KURZAUFGABE 1 — Benenne im Text zur Risikobestimmung „DSFA“ in „Datenschutz-Folgenabschätzung“ um und gib dabei den Abschnitt von „- Maßnahmenkataloge (technisch-organisatorische“ bis „B. von Arbeitsräumen)“ wieder.
KURZAUFGABE 2 —
Beantworte anhand des Textes zur Risikobestimmung:
(a) Auf welche vier Ziele beziehen sich die technisch-organisatorischen Maßnahmen in den Maßnahmenkatalogen?
(b) Wer hat in den Leitlinien zur DSFA Kriterien festgelegt?
(c) Welches Beispiel wird für systematische Beobachtung genannt?

Praxis-Tipps
- EU-weit anerkannte Vorgehensmodelle zur Risikobestimmung einsetzen
- Das verwendete Vorgehensmodell muss das Verfahren gut dokumentieren (wichtiges Kriterium für einen massenhaften Einsatz durch KMUs)
- Maßnahmenkataloge (technisch-organisatorische Maßnahmen zur Verfügbarkeit, Vertraulichkeit, Integrität und Belastbarkeit) zur Behandlung von Risiken sollten gut dokumentiert und erprobt sein
Jedoch gibt es
einheitliche Kriterien für eine Risikobestimmung. Die Art.-29-Datenschutzgruppe hat in den
Leitlinien zur DSFA Kriterien festgelegt, anhand deren geprüft werden sollte, ob eine DSFA durchgeführt werden muss. Dies soll umso wahrscheinlicher sein, wenn mindestens zwei und je mehr der nachfolgenden und als besonders riskant eingestuften Kriterien erfüllt sind:
- Scoring und Evaluierung, inkl. Profilbildung und Vorhersagen
- Automatisierte Entscheidungen mit rechtlicher oder im Gewicht vergleichbarer Wirkung
- systematische Beobachtung (z. B. von Arbeitsräumen)

BEREITGESTELLTE DATEN —
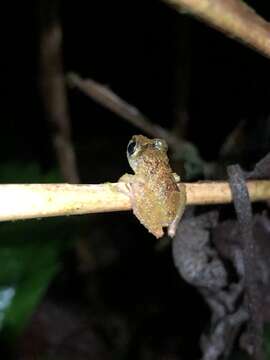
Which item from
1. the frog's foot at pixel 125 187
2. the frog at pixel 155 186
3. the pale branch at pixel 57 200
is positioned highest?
the frog at pixel 155 186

ANTWORT 1 —
- Maßnahmenkataloge (technisch-organisatorische Maßnahmen zur Verfügbarkeit, Vertraulichkeit, Integrität und Belastbarkeit) zur Behandlung von Risiken sollten gut dokumentiert und erprobt sein
Jedoch gibt es
einheitliche Kriterien für eine Risikobestimmung. Die Art.-29-Datenschutzgruppe hat in den
Leitlinien zur Datenschutz-Folgenabschätzung Kriterien festgelegt, anhand deren geprüft werden sollte, ob eine Datenschutz-Folgenabschätzung durchgeführt werden muss. Dies soll umso wahrscheinlicher sein, wenn mindestens zwei und je mehr der nachfolgenden und als besonders riskant eingestuften Kriterien erfüllt sind:
- Scoring und Evaluierung, inkl. Profilbildung und Vorhersagen
- Automatisierte Entscheidungen mit rechtlicher oder im Gewicht vergleichbarer Wirkung
- systematische Beobachtung (z. B. von Arbeitsräumen)

ANTWORT 2 —
(a) Verfügbarkeit, Vertraulichkeit, Integrität und Belastbarkeit
(b) Die Art.-29-Datenschutzgruppe
(c) Arbeitsräume